Your instructions:
Beginning with the opening line of the entries, return every line through the one containing "SUPPORTED BY THE NIPPON FOUNDATION", both included, and nothing else. Omit pictures.

Provided data:
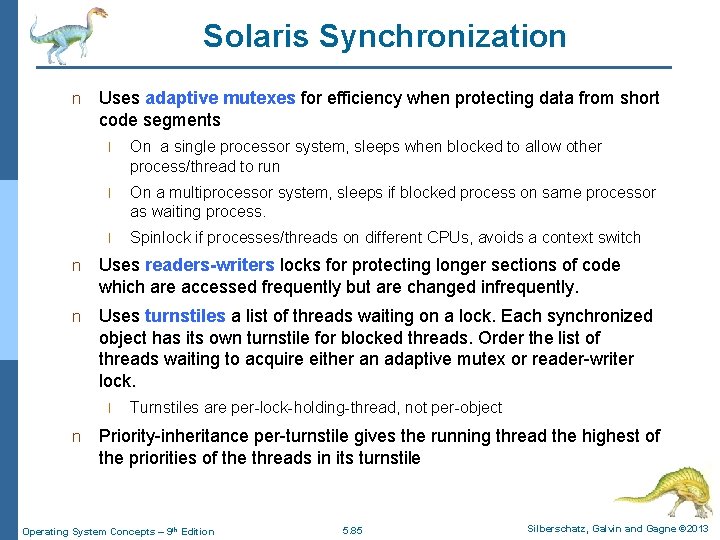 Solaris Synchronization

n Uses adaptive mutexes for efficiency when protecting data from short code segments

l On a single processor system, sleeps when blocked to allow other process/thread to run

l On a multiprocessor system, sleeps if blocked process on same processor as waiting process.

l Spinlock if processes/threads on different CPUs, avoids a context switch

n Uses readers-writers locks for protecting longer sections of code which are accessed frequently but are changed infrequently.

n Uses turnstiles a list of threads waiting on a lock. Each synchronized object has its own turnstile for blocked threads. Order the list of threads waiting to acquire either an adaptive mutex or reader-writer lock.

l Turnstiles are per-lock-holding-thread, not per-object

n Priority-inheritance per-turnstile gives the running thread the highest of the priorities of the threads in its turnstile

Operating System Concepts – 9th Edition 5.85 Silberschatz, Galvin and Gagne ©2013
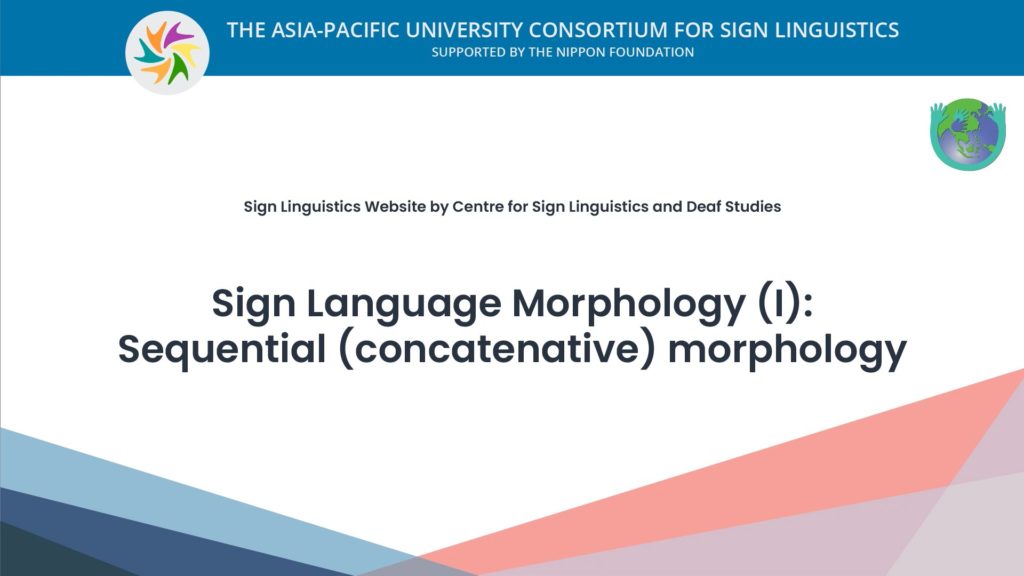 THE ASIA-PACIFIC UNIVERSITY CONSORTIUM FOR SIGN LINGUISTICS
SUPPORTED BY THE NIPPON FOUNDATION

Sign Linguistics Website by Centre for Sign Linguistics and Deaf Studies

Sign Language Morphology (I): Sequential (concatenative) morphology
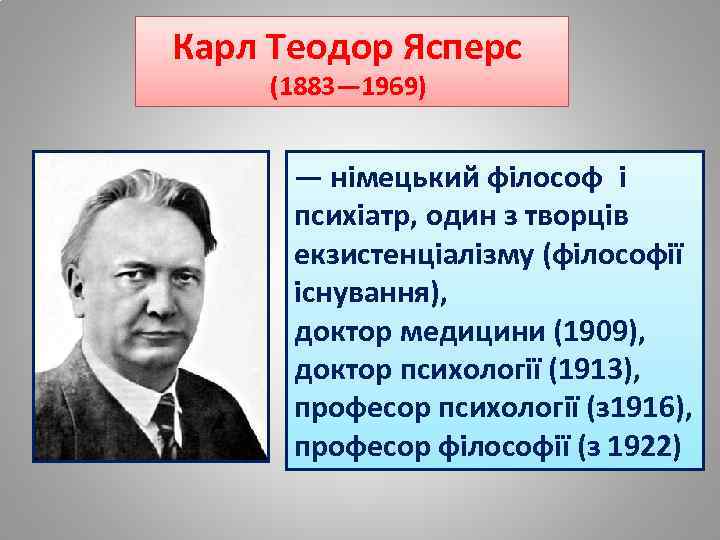 Карл Теодор Ясперс
(1883—1969)

— німецький філософ і психіатр, один з творців екзистенціалізму (філософії існування),
доктор медицини (1909),
доктор психології (1913),
професор психології (з1916),
професор філософії (з 1922)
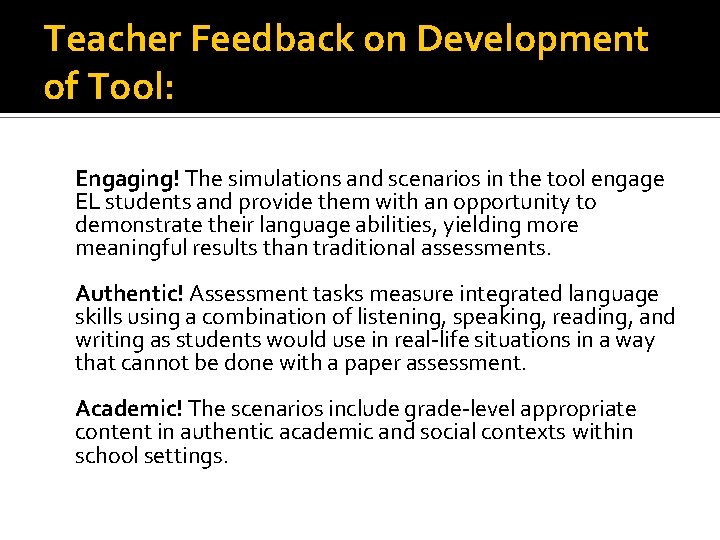 Teacher Feedback on Development of Tool:

Engaging! The simulations and scenarios in the tool engage EL students and provide them with an opportunity to demonstrate their language abilities, yielding more meaningful results than traditional assessments.

Authentic! Assessment tasks measure integrated language skills using a combination of listening, speaking, reading, and writing as students would use in real-life situations in a way that cannot be done with a paper assessment.

Academic! The scenarios include grade-level appropriate content in authentic academic and social contexts within school settings.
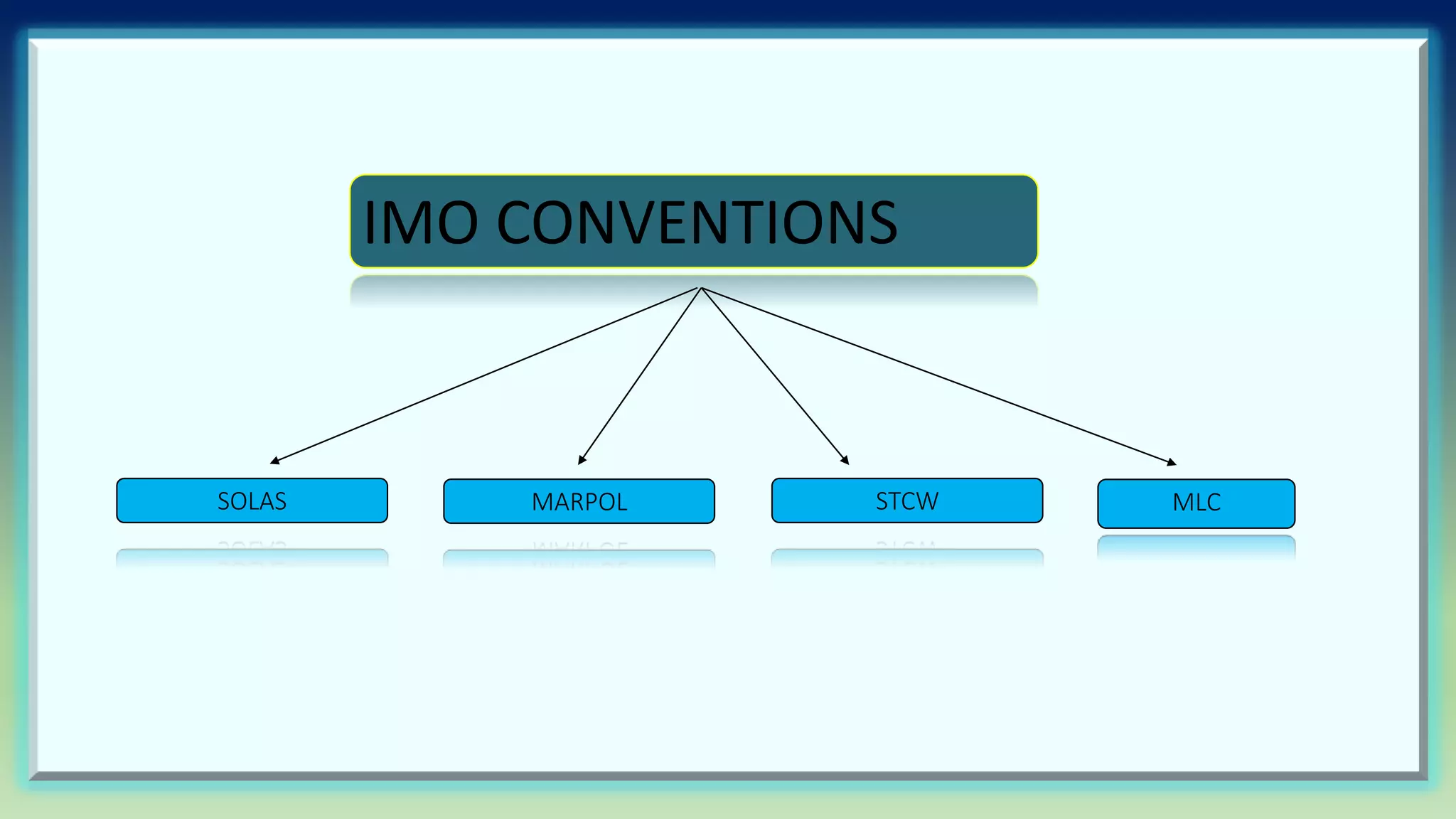 IMO CONVENTIONS

SOLAS

MARPOL

STCW

MLC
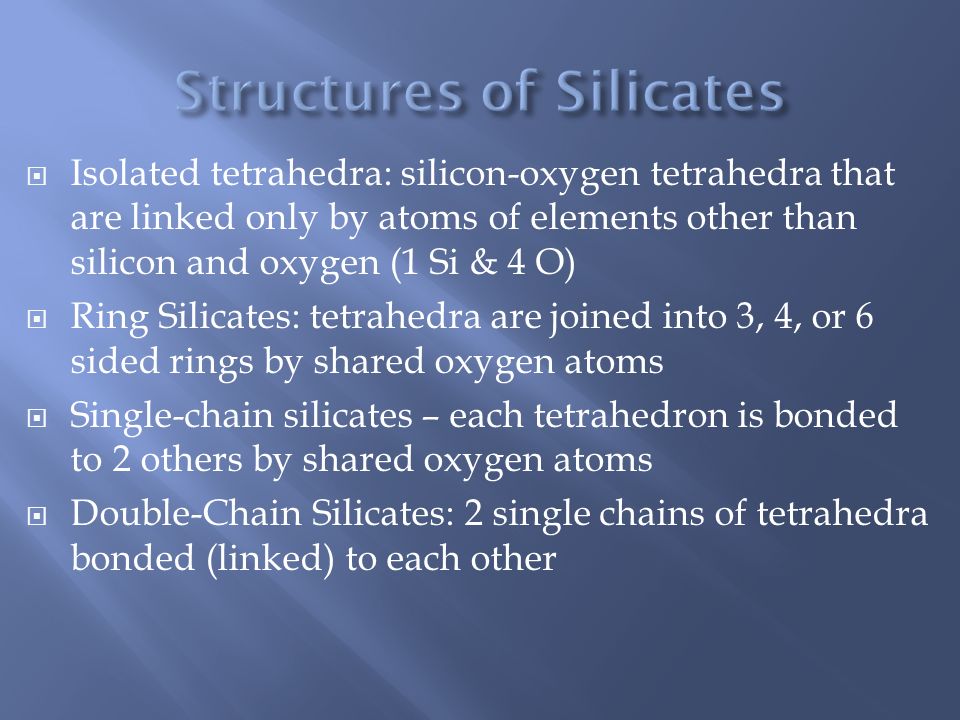 Structures of Silicates

Isolated tetrahedra: silicon-oxygen tetrahedra that are linked only by atoms of elements other than silicon and oxygen (1 Si & 4 O)

Ring Silicates: tetrahedra are joined into 3, 4, or 6 sided rings by shared oxygen atoms

Single-chain silicates – each tetrahedron is bonded to 2 others by shared oxygen atoms

Double-Chain Silicates: 2 single chains of tetrahedra bonded (linked) to each other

Solution to the problem:
 Solaris Synchronization

n Uses adaptive mutexes for efficiency when protecting data from short code segments

l On a single processor system, sleeps when blocked to allow other process/thread to run

l On a multiprocessor system, sleeps if blocked process on same processor as waiting process.

l Spinlock if processes/threads on different CPUs, avoids a context switch

n Uses readers-writers locks for protecting longer sections of code which are accessed frequently but are changed infrequently.

n Uses turnstiles a list of threads waiting on a lock. Each synchronized object has its own turnstile for blocked threads. Order the list of threads waiting to acquire either an adaptive mutex or reader-writer lock.

l Turnstiles are per-lock-holding-thread, not per-object

n Priority-inheritance per-turnstile gives the running thread the highest of the priorities of the threads in its turnstile

Operating System Concepts – 9th Edition 5.85 Silberschatz, Galvin and Gagne ©2013
 THE ASIA-PACIFIC UNIVERSITY CONSORTIUM FOR SIGN LINGUISTICS
SUPPORTED BY THE NIPPON FOUNDATION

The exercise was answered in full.